ESA (erythropoietin alfa and darbepoetin alfa) use for patients with cancer was historically subject to a Risk Evaluation and Mitigation Strategy (REMS). 21 The REMS program for ESAs was lifted by the FDA in 2017 as a result of recognition that restrictive ESA use (ie, hemoglobin level <10 g/dL and dosing per prescribing information) was relatively safe and widely adopted by the oncologic community. The ESA REMS program had been prompted by data suggesting an increased risk for tumor progression or recurrence and higher rates of vascular adverse events (myocardial infarction, stroke, arterial/venous thrombosis) and death. 21 The NCCN Clinical Practice Guidelines in Oncology (NCCN Guidelines) for Hematopoietic Growth Factors currently recommend against ESA use in patients with cancer not receiving treatment and those receiving only minimally myelosuppressive regimens. They further discourage the use of ESAs in patients receiving therapy with curative intent. 12 Despite these recommendations, not all studies confirm reduced survival with ESA use in patients with cancer. For example, the BRAVE study in metastatic breast cancer, 22 a meta-analysis of darbepoetin alfa in chemotherapy-induced anemia, 23 and a meta-analysis of ESAs in cancer 24 have shown no adverse impact on survival from cancer progression. In light of these data and the potential for blood shortages during the COVID-19 pandemic, the panel subcommittee suggested, in the short term, broadening the use of ESA therapy with or without parenteral iron supplementation to manage anemia in patients with malignancy requiring blood transfusion support. Response to these agents can be maximized with the addition of parenteral iron supplementation for patients with functional iron deficiency (ie, transferrin saturation <50%, ferritin <800 ng/mL, or %sat of <20%), and nutritional supplementation (oral vitamin B12 and folate). 12

Because patients treated with ESAs to achieve a normal-range target hemoglobin level are at increased risk for thrombosis, the target for hemoglobin when using ESAs should be calibrated to avoid transfusion (ie, ∼9 g/dL) rather than to normalize the hemoglobin level. 21 NCCN has previously published extensive recommendations regarding individuals who refuse transfusion support, and we now suggest adoption of these guidelines, including use of ESAs, nutritional supplementation of vitamin B12, folate, and iron, and limiting blood draws (reducing frequency and volume) in times of limited blood supply. 12

Thrombocytopenia-Related Considerations Due to Limited Blood Product Supply

Please note that the NCCN Guidelines do not currently include a thrombopoietic mimetic (TPOm) section. 12 Many institutions have decided to limit platelet transfusions to patients with active bleeding or a numerical value <10 K/mcL. Many practitioners on our panel use prophylactic antifibrinolytics (tranexamic acid or epsilon aminocaproic acid) for those with platelet counts <10 K/mcL when platelets are unavailable due to blood supply shortage, or in allo-immunized patients who do not have suitable human leukocyte antigen–matched units available. 25 We recommend holding antifibrinolytics when endogenous platelet counts are >30 K/mcL and in patients with embolic strokes, active thromboembolism, and urinary tract bleeding.

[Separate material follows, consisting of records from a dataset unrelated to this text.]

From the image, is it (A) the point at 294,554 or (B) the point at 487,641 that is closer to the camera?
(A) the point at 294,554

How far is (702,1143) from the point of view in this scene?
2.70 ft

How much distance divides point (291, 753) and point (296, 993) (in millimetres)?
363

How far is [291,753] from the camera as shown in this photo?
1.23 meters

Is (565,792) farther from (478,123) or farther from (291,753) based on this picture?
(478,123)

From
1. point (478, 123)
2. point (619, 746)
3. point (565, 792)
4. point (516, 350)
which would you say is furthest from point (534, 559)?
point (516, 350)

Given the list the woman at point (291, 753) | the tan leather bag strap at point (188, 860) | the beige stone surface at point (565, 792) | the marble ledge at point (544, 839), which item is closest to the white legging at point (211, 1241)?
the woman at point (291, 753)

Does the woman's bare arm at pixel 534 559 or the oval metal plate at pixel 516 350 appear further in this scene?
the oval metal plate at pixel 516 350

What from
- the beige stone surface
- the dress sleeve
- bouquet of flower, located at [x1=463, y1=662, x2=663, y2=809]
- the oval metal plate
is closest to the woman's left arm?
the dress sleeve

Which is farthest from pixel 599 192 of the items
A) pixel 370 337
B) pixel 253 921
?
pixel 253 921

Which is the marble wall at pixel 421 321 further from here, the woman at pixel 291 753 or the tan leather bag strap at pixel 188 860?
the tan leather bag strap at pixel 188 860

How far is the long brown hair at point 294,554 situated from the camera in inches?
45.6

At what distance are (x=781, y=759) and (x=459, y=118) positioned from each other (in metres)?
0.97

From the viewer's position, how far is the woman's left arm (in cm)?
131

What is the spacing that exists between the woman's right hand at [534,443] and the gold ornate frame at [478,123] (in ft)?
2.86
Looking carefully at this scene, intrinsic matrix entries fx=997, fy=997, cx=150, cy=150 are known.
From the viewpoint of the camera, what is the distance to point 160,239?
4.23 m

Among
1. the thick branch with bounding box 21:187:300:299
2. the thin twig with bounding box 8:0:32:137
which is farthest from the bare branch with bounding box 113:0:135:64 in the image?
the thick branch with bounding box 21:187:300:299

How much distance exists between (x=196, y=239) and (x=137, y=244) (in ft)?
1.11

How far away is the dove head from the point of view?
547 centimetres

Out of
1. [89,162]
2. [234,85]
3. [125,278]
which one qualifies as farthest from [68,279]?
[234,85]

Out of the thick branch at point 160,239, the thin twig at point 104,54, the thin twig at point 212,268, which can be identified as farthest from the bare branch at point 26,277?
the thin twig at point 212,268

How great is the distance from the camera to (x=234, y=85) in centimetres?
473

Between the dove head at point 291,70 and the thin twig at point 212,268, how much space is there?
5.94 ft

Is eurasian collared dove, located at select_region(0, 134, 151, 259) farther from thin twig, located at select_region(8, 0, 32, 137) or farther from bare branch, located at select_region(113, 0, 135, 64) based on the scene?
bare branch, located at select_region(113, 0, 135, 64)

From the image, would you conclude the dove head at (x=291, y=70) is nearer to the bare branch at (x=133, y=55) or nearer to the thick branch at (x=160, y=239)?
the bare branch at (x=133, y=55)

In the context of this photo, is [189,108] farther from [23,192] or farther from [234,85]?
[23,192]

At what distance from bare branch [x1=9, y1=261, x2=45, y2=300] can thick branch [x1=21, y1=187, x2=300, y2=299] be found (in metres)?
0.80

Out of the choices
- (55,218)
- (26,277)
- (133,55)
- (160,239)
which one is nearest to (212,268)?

A recent meta-analysis of TPOm for patients with chemotherapy-induced thrombocytopenia (CIT) did not show clear evidence of benefit. 26 Despite the negative conclusion from this analysis, the relative risk across each of the tested parameters (particularly incidence of severe/life-threatening bleeding, bleeding of any severity, platelet count <75 K/mcL, and overall survival) trended in favor of benefit from use of TPOm (eg, romiplostim). Evidence for benefit from TPOm was supported by a recent phase II trial of romiplostim in patients with solid tumors with CIT receiving cyclical cancer chemotherapy in whom romiplostim was shown to avoid chemotherapy delays. 27 Based on the concern for CIT and bleeding in the context of a possible platelet supply shortage and the potential risk from excess exposure to the healthcare system posed by platelet transfusion, the panel recommends, in the short term, consideration of TPOm for patients with CIT. However, the committee also believed it would be best to use lower thresholds for initiation and discontinuation of romiplostim than what were used in this study in order to avoid potential adverse effects such as thrombosis. We therefore recommend initiation of TPOm for platelet counts <30 to 50 K/mcL and discontinuation of TPOm when the platelet count recovers to between 75 and 100 K/mcL. We also highlight that TPOm are known to increase the risk for thrombosis and should be used with caution.

Conclusions

Hematopoietic growth factors, including ESAs, G-CSFs, and TPOm, can potentially mitigate anemia, neutropenia, and thrombocytopenia resulting from chemotherapy for cancer. In the context of pandemic SARS-CoV-2 infection and the potentially greater risks to patients with cancer and from complications related to chemotherapy treatment and exposure to the healthcare setting, our subcommittee of the NCCN Hematopoietic Growth Factors Panel urges the oncology community to carefully consider the expanded use of hematopoietic growth factors (G-CSFs, ESAs, and TPOms) in patients receiving chemotherapy regimens with intermediate to high risk of myelosuppression or in the setting of blood or platelet supply shortages. Such an approach will help mitigate excess exposure to locations of high risk, such as the emergency department and the infusion center. Furthermore, we suggest that expanded use of these growth factors will support the continued administration of effective chemotherapy for patients with cancer despite concerns from exposure to SARS-CoV-2.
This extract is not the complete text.